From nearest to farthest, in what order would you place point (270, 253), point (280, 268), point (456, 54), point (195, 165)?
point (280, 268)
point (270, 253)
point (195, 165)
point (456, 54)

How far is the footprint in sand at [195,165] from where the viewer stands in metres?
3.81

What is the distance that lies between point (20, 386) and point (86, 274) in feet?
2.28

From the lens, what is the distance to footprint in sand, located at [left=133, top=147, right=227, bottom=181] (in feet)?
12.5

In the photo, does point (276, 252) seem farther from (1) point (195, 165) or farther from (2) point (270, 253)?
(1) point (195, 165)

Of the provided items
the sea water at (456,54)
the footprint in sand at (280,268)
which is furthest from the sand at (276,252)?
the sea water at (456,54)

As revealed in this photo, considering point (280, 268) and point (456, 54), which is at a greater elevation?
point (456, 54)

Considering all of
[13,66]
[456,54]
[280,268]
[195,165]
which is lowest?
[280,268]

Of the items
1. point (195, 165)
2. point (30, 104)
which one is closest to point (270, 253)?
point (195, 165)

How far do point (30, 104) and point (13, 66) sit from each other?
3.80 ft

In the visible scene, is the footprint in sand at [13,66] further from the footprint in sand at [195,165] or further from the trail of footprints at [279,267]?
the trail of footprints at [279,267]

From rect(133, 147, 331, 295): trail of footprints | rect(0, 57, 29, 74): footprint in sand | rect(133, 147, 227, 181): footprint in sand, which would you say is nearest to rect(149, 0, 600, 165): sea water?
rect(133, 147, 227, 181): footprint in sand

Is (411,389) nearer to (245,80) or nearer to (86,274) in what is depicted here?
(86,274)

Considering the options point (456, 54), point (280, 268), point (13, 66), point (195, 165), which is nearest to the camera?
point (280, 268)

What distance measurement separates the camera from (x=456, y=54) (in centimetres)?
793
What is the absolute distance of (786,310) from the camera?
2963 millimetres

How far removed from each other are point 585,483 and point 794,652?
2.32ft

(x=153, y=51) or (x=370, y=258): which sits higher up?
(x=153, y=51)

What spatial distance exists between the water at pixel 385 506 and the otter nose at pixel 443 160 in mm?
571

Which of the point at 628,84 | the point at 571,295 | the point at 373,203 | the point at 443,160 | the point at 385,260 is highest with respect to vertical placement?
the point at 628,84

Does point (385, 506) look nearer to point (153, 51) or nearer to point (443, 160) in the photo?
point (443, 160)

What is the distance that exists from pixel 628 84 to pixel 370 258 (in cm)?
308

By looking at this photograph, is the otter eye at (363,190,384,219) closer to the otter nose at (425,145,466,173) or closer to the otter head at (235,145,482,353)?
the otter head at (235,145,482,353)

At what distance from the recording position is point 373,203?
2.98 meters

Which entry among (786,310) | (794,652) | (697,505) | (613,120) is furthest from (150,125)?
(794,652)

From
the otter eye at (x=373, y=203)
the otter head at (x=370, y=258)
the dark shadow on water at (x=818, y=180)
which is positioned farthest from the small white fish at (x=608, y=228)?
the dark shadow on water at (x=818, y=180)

» Given request
Write the listing out again, exactly as shown above.

» In response
From nearest to farthest, in what order would you place point (270, 253), point (280, 268), point (456, 54), point (195, 165)?
point (280, 268)
point (270, 253)
point (195, 165)
point (456, 54)

How far is the footprint in sand at [195,165] from where the viewer stands in metres?
3.81

What is the distance that lies between point (20, 386) and point (86, 274) in feet?
2.28

From the lens, what is the distance to footprint in sand, located at [left=133, top=147, right=227, bottom=181] (in feet)?
12.5

In the photo, does point (276, 252) seem farther from (1) point (195, 165) or farther from (2) point (270, 253)?
(1) point (195, 165)

Of the provided items
the sea water at (456,54)
the footprint in sand at (280,268)
which is furthest from the sand at (276,252)?
the sea water at (456,54)

As revealed in this photo, considering point (280, 268) and point (456, 54), which is at a greater elevation?
point (456, 54)

Considering all of
[13,66]
[456,54]
[280,268]
[195,165]
which is lowest?
[280,268]

Of the items
1. point (195, 165)
2. point (30, 104)
which one is closest to point (270, 253)?
point (195, 165)

How far do point (30, 104) and point (13, 66) sit from each other?
3.80 ft

In the visible scene, is the footprint in sand at [13,66] further from the footprint in sand at [195,165] or further from the trail of footprints at [279,267]?
the trail of footprints at [279,267]

From rect(133, 147, 331, 295): trail of footprints | rect(0, 57, 29, 74): footprint in sand | rect(133, 147, 227, 181): footprint in sand, which would you say is nearest to rect(149, 0, 600, 165): sea water?
rect(133, 147, 227, 181): footprint in sand

Is (411,389) nearer to (245,80) or nearer to (86,274) in what is depicted here?
(86,274)

Considering the options point (456, 54), point (280, 268), point (13, 66), point (195, 165), which is nearest to the camera?
point (280, 268)

What distance measurement separates the camera from (x=456, y=54) (in centimetres)?
793
What is the absolute distance of (786,310) from the camera?
2963 millimetres

How far removed from each other are point 585,483 and point 794,652?
2.32ft

(x=153, y=51) or (x=370, y=258): which sits higher up?
(x=153, y=51)

What spatial distance exists between the water at pixel 385 506 and the otter nose at pixel 443 160 in mm?
571

Which of the point at 628,84 | the point at 571,295 | the point at 373,203 | the point at 443,160 | the point at 385,260 is highest with respect to vertical placement?
the point at 628,84

Does point (385, 506) look nearer to point (153, 51) or nearer to point (443, 160) in the photo?
point (443, 160)

What is the distance that exists from pixel 628 84 to pixel 370 258 (in cm)?
308

By looking at this photograph, is the otter eye at (363,190,384,219) closer to the otter nose at (425,145,466,173) or closer to the otter head at (235,145,482,353)?
the otter head at (235,145,482,353)

At what distance from the recording position is point 373,203?
2.98 meters

Which entry among (786,310) | (794,652) | (697,505) | (613,120) is furthest from (150,125)?
(794,652)

From
the otter eye at (x=373, y=203)
the otter head at (x=370, y=258)
the dark shadow on water at (x=818, y=180)
which is positioned farthest from the small white fish at (x=608, y=228)?
the dark shadow on water at (x=818, y=180)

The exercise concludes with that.